Unfortunately, audiences at the time weren’t ready for Stillman’s hyper-literate comedy and the film collected just under $3 million at the box office. But over the years, the film’s reputation has only grown thanks in part to the filmmaker’s Salinger-esque disappearing act and a recent Criterion Collection DVD release. “Criterion kinda overprices things but if you search enough sites, they might have it at a reasonable price,” Stillman advised in his typically wry deadpan. Already making the rounds for “Damsels In Distress,” his “Jane Austen meets ‘Animal House’ ” comedy, Stillman dropped in to BAM along with his longtime muse, actor Chris Eigeman, for a loose, shambling Q&A with Dunham, discussing the now 14-year-old film, casting that never came to be, and harboring old grudges.

nullDunham and Eigeman were both offered supporting roles in “Damsels In Distress” but due to their schedules had to decline, an apparent slight that Stillman has still not gotten over.
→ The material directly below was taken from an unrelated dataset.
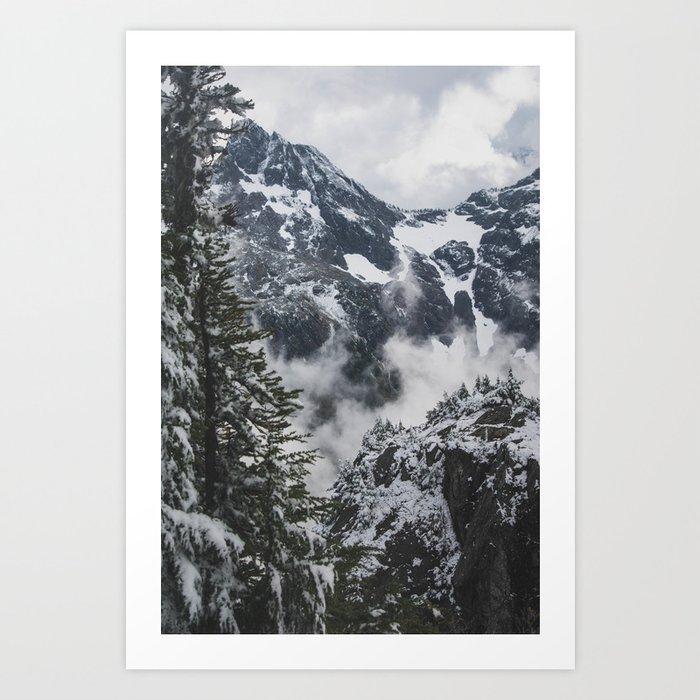 Breathing Mountains Art Print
Dunham opened the Q&A by saying that the three of them were fighting, “You think I’m joking, but I’m not.” She went on to say that she’s loved the film since its original release, Stillman was one of her favorite directors and Eigeman one of her favorite performers (true to her word, he appears in her series “Girls”) but that Eigeman had pointed her to a recent interview with Gothamist where Stillman had called both of them “ingrates and traitors." Stillman quipped, “I didn’t mean ingrates,” and went on to explain the origins of their spat. “The story is I tried to get both these thespians to perform roles in my film [“Damsels In Distress”] that were key and important to me, although it wasn’t enough screentime and importance for them,” he said to laughter from the crowd.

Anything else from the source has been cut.